In this talk, we present our struggles with naming and modeling pain in human experiences in technological spaces. We will share insights from two projects, one that focuses on modeling and understanding our experiences of racial segregation and othering as emergent systems, and one that seeks to identify the relationship between technologies and pain in the context of medical care. We will illustrate forms of symbolic violence enacted in technocentric disciplinary spaces that result in erasing and hiding accounts of pain and loss, and how expansive approaches to representation and modeling can help us identify and understand the often-missing moral horizon in computing education and medical work.

Speaker Bios:

Pratim Sengupta is a Professor of Learning Sciences at the University of Calgary. His scholarship is at the intersection of modelling complex systems, multi-agent systems, conceptual art and social justice. He recently co-authored Voicing Code in STEM: A Dialogical Imagination (MIT Press, along with Dr. Amanda Dickes and Dr. Amy Farris), and his collaborative, open source, computational installations of complex systems have been exhibited at MoMA, NYC, Canada’s National Music Center, Banff Center for Arts and Creativity, Telus SPARK Science Center, Calgary, etc.  
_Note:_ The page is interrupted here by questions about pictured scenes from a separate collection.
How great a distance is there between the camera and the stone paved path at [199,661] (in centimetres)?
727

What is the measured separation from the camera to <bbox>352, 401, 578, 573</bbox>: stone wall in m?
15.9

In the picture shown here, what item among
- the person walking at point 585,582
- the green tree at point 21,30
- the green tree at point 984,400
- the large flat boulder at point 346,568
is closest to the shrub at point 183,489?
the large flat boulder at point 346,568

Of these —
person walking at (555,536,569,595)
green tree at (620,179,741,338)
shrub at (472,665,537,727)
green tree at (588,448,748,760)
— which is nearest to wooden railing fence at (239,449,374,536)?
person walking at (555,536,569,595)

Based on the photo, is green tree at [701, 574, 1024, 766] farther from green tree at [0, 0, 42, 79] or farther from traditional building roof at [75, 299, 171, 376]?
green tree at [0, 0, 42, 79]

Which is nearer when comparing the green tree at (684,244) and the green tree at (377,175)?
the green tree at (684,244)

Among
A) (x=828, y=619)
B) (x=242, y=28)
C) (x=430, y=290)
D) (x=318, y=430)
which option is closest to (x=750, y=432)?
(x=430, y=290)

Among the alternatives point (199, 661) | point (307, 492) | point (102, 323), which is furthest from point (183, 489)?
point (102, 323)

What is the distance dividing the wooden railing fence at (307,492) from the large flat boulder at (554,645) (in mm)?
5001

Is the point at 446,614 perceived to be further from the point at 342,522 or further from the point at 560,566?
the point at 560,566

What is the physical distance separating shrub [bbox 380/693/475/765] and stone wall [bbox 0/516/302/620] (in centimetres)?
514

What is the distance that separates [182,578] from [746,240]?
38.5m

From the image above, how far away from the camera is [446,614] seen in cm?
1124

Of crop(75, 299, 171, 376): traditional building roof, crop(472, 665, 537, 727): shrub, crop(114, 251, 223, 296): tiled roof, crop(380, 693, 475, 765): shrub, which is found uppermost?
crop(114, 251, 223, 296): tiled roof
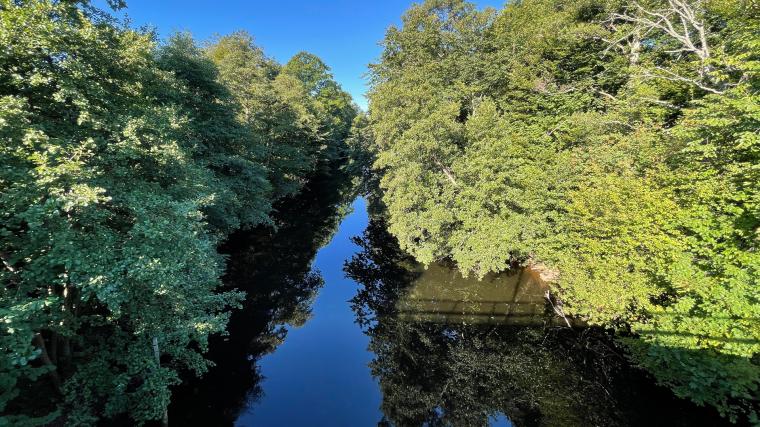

Ariel Ducey is an Associate Professor in the Department of Sociology, University of Calgary. Her research centers on issues of responsibility, ethicality, knowledge, and emotions in the institutions and practices of health care and medicine. Her book, Never Good Enough (Cornell 2009), examined the creation and justification of a billion-dollar industry for training, upgrading, and multiskilling unionized, frontline health care workers in New York City, in the midst of widespread restructuring of the health care sector.